PAGE EXTRACT:
Material-agnostic, robust non-resonant schemes for creating light-induced Chern insulators have been theoretically developed, using light with polarization states tailored to the symmetry of the lattice. The schemes were shown to work for various graphene-like materials – both pristine graphene and gapped systems. Detailed analysis was done for pristine graphene, hexagonal Boron Nitride, and MoS2. Generation of valley-selective excitations in all of these materials has been theoretically found.
Our investigation has shown that even linearly polarized fields have been found to generate valley-selective excitation and light-induced topology in graphene-type materials. In particular, the impact of the orbital angular momentum of light on the topological state of a 2D quantum material has been analysed and a new scheme for Chern number engineering has been theoretically developed. The scheme explicitly takes advantage of controlled OAM of a light beam.
As observable, high harmonic generation has been shown to provide sub-femtosecond-resolved information about light-induced topological state and valley-selective excitations. Interestingly, and somewhat unexpectedly, high harmonic radiation generated in intense light-matter interaction was found to have quantum photon statistics that reflects the quantum system dynamics, suggesting a possible new route for mapping out quantum material response.

Dataset entries
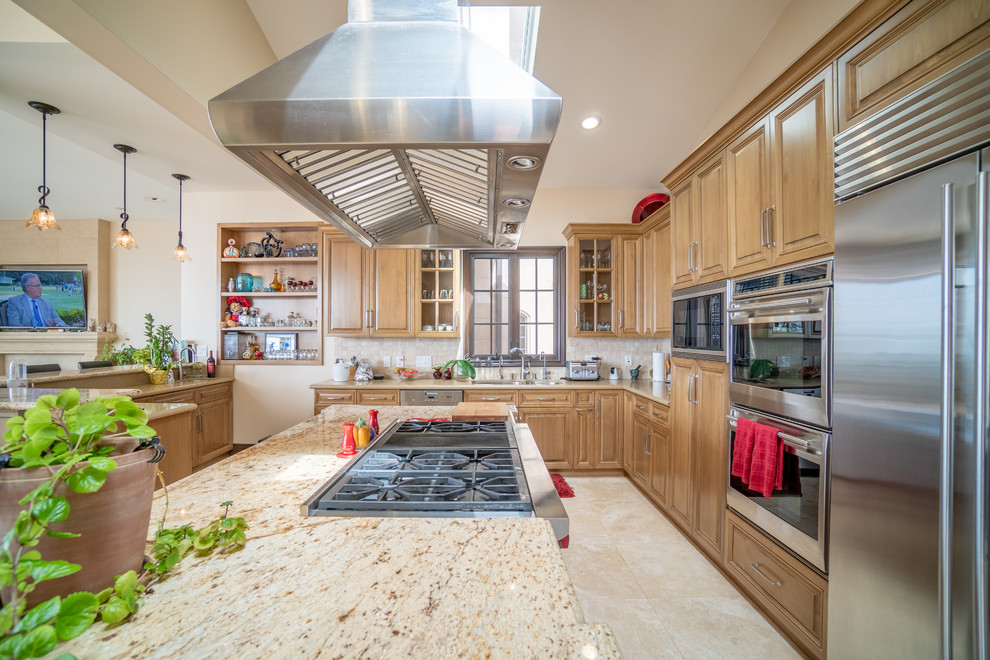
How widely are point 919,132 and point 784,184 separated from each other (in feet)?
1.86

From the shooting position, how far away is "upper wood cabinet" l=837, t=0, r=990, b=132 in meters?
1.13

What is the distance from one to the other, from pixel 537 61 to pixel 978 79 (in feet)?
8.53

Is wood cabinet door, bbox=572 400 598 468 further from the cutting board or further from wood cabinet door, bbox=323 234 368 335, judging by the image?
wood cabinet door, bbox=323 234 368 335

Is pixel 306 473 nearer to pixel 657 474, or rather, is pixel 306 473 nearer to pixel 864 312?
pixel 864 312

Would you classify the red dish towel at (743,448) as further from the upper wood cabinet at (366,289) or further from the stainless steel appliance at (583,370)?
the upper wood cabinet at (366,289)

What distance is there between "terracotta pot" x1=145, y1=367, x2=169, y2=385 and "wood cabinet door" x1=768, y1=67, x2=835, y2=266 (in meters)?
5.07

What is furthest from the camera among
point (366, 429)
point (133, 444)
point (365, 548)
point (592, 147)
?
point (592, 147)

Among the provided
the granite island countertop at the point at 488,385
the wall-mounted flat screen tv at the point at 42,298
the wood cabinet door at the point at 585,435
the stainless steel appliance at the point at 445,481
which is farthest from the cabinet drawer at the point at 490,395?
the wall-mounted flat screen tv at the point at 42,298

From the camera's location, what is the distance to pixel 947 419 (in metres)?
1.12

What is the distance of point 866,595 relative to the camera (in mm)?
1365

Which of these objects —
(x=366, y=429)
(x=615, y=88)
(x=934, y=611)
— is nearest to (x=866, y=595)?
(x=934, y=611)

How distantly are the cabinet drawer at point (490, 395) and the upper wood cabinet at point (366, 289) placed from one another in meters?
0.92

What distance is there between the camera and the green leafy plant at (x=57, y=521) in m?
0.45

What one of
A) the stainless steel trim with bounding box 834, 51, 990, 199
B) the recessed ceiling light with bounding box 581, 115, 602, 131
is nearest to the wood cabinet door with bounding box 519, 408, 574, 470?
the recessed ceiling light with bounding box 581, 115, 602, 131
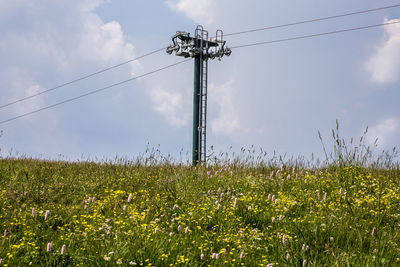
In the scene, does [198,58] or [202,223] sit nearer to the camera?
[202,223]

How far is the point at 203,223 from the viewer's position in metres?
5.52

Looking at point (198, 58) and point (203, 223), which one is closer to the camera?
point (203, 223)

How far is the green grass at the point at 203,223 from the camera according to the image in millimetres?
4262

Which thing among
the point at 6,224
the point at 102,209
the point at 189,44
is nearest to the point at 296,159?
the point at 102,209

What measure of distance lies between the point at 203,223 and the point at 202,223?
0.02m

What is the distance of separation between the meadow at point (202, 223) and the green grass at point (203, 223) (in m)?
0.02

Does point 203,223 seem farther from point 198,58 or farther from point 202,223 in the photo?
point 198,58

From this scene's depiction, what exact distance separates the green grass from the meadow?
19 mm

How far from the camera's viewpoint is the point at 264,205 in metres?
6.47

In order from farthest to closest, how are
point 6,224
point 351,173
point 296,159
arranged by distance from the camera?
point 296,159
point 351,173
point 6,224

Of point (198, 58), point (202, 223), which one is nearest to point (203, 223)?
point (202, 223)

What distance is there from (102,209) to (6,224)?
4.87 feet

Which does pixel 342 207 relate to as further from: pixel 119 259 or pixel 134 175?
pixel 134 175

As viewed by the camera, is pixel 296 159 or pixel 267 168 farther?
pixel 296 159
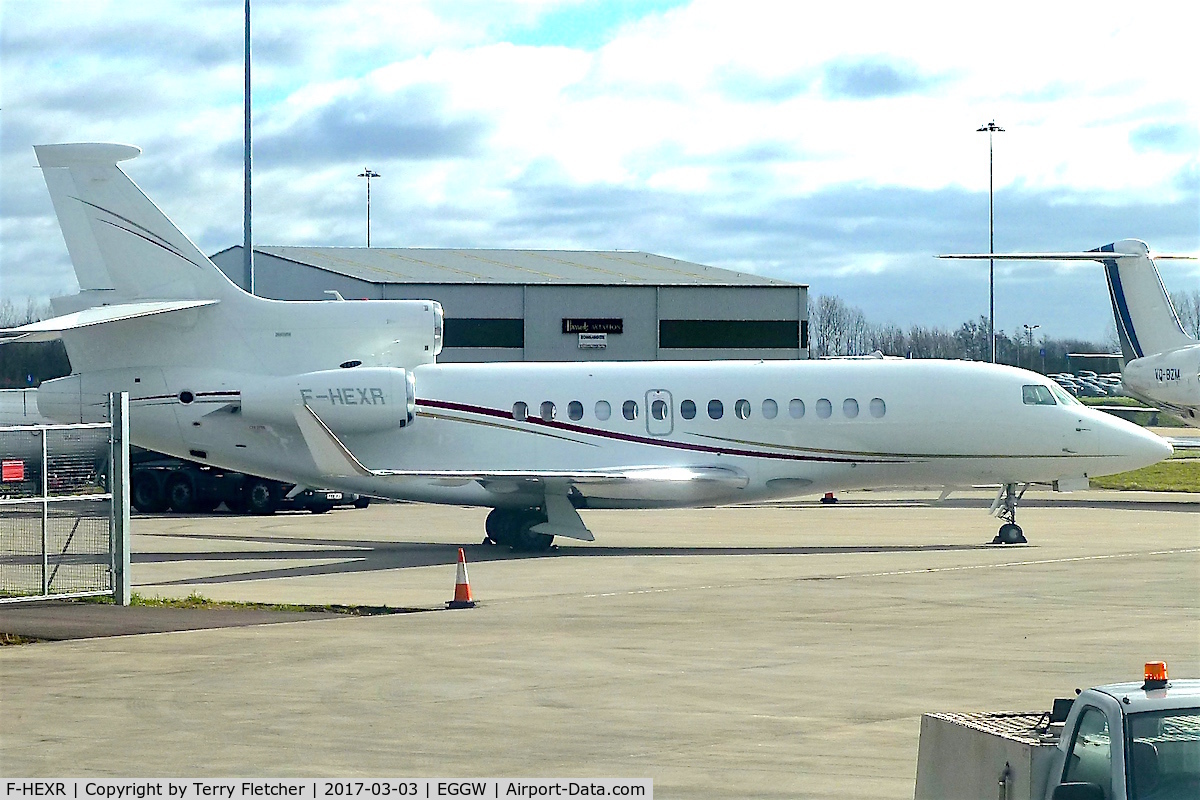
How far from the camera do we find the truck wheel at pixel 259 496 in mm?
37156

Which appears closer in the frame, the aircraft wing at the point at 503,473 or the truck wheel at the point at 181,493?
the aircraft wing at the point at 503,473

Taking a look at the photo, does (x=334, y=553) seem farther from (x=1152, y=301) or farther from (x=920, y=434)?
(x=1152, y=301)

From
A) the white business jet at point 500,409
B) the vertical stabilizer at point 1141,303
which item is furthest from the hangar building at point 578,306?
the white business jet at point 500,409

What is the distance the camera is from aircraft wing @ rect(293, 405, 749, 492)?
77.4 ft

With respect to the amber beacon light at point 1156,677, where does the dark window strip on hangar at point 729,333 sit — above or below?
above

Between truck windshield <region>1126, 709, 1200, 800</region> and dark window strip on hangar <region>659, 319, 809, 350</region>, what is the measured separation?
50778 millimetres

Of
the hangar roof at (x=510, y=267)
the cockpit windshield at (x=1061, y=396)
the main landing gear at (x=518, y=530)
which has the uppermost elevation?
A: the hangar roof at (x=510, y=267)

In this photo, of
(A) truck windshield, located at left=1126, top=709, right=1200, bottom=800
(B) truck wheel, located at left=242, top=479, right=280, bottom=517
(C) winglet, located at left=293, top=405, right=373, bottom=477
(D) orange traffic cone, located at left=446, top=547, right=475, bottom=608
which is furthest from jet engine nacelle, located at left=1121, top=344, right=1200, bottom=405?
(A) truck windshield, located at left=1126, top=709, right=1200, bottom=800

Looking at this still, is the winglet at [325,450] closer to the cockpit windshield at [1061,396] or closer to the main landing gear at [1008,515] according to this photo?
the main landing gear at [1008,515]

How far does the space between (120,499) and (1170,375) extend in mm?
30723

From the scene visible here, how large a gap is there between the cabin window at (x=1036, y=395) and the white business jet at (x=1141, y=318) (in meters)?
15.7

TASK PROMPT: Could you carry on the summary of light-induced Chern insulators in graphene-like materials, picking up right after its final sentence? None of these records has any connection to the text about light-induced topology in graphene-like materials.

REPLY:
Experimental work included establishing a framework to prepare and to diagnose quantum materials, setup of cutting-edge light sources with waveform control and polarization patterning capabilities, setup and test of new diagnostics methodologies that are field sensitive. Angle-resolved high-harmonic photoelectron spectroscopy established new experimental observables for probing topological properties.
Unexpected and unforeseen results: A new type of light -- synthetic chiral light -- has been found to arise from the presence of longitudinal field component in multi-color structured vortex beams. These beams are envisioned as the key tool for patterning light-induced topology. The unique properties of this light in the interaction with chiral matter have been identified, leading to giant enantio-sensitive signals.
The work performed so far resulted in publications in high-profile journals: Nature Physics, Nature Photonics, Nature Communications, Optica.